## Dataset records:
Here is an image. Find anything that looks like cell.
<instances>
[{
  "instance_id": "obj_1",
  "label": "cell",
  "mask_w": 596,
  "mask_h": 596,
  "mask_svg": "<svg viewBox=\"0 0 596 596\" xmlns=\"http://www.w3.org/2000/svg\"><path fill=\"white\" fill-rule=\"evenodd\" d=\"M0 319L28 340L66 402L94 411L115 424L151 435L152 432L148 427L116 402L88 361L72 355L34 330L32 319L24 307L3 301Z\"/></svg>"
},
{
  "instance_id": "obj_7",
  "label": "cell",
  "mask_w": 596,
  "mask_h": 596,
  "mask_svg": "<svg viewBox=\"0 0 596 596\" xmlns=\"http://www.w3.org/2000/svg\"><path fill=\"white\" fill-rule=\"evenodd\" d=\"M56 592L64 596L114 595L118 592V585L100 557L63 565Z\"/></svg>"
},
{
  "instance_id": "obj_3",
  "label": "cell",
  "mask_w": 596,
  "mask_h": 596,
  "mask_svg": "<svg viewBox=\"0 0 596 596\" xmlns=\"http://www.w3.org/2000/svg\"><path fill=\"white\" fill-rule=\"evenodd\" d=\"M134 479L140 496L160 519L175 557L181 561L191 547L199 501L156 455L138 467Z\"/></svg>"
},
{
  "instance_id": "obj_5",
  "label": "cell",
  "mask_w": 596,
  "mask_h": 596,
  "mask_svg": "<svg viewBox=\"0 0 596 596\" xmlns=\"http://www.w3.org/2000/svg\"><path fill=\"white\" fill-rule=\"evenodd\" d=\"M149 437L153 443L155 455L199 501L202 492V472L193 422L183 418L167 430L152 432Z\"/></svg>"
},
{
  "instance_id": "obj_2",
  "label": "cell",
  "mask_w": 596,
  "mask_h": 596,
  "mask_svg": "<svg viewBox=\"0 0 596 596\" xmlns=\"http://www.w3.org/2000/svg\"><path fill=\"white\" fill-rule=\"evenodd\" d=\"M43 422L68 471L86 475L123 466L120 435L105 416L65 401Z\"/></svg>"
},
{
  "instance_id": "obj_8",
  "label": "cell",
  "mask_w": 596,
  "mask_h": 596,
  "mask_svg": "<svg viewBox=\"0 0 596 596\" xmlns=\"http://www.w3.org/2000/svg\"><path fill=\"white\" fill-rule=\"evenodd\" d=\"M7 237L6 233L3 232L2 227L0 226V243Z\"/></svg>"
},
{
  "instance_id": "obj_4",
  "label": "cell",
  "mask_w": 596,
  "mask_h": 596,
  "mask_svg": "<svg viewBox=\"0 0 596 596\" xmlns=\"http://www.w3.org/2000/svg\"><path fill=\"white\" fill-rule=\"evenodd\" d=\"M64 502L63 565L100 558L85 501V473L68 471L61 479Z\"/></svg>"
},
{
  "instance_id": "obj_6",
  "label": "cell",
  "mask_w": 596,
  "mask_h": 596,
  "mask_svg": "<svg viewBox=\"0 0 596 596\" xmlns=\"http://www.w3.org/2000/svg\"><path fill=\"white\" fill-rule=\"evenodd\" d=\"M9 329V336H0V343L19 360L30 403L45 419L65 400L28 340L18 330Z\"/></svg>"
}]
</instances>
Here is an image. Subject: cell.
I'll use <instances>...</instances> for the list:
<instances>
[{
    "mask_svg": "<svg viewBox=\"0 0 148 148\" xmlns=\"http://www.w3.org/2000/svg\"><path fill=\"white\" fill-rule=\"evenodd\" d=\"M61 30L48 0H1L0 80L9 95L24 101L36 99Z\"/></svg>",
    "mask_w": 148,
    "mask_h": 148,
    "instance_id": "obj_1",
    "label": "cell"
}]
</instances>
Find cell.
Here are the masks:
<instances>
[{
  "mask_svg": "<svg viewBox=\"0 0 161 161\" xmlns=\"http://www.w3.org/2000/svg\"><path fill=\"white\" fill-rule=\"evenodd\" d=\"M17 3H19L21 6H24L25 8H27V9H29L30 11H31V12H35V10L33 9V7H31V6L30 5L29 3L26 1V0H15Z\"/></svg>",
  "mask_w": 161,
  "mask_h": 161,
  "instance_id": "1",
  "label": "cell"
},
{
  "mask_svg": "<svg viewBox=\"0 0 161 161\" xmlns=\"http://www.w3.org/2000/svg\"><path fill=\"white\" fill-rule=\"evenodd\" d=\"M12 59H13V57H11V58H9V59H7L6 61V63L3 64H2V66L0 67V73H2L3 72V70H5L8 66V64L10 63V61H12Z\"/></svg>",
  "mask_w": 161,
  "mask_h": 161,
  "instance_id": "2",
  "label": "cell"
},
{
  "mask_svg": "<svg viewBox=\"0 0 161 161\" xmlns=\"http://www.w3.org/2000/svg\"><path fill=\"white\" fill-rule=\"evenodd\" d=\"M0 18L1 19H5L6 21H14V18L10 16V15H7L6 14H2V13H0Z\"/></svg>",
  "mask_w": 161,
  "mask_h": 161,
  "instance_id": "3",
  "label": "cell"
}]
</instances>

## Goal of the exercise:
Pull out every line in the material above that contains the word "Here", copying each one in full.

## Response to the exercise:
Here is an image. Find anything that looks like cell.
Here is an image. Subject: cell.
Here are the masks:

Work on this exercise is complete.